First, let us find the addition table for $T = \{0,2,4,6,8\}$, by erasing the un-needed rows and columns of the table above: $$\begin{array}{c|ccccc} & 0 & 2 & 4 & 6 & 8 \\\hline 0 & 0 & 2 & 4 & 6 & 8 \\ 2 & 2 & 4 & 6 & 8 & 0 \\ 4 & 4 & 6 & 8 & 0 & 2 \\ 6 & 6 & 8 & 0 & 2 & 4 \\ 8 & 8 & 0 & 2 & 4 & 6 \end{array}$$ Then, note:

$T$ is

*closed*with respect to $10$-hour "addition", as we only see elements of $T$ in the body of the table.*Associativity*holds as it held in the larger table.The

*identity*is $0$, as adding this to any value (even on a clock) leaves it unchanged.Every element has an

*inverse*as we see the identity $0$ in every row and column.

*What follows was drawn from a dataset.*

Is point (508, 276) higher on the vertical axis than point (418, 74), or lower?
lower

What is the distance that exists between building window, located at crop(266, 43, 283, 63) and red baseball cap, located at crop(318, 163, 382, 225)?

Thus, $T$ with addition on a $10$-hour clock forms a group.

Further, given the symmetry seen along the (falling) diagonal where every $ab = ba$ for elements $a$ and $b$ in $T$, this is an

*abelian*group.Does the set $T = \{0,2,4,6,8\}$ form a commutative ring with respect to addition and multiplication on a $10$-hour clock?

No. Notice that multiplication, if restricted to the elements of $T$, has no multiplicative identity.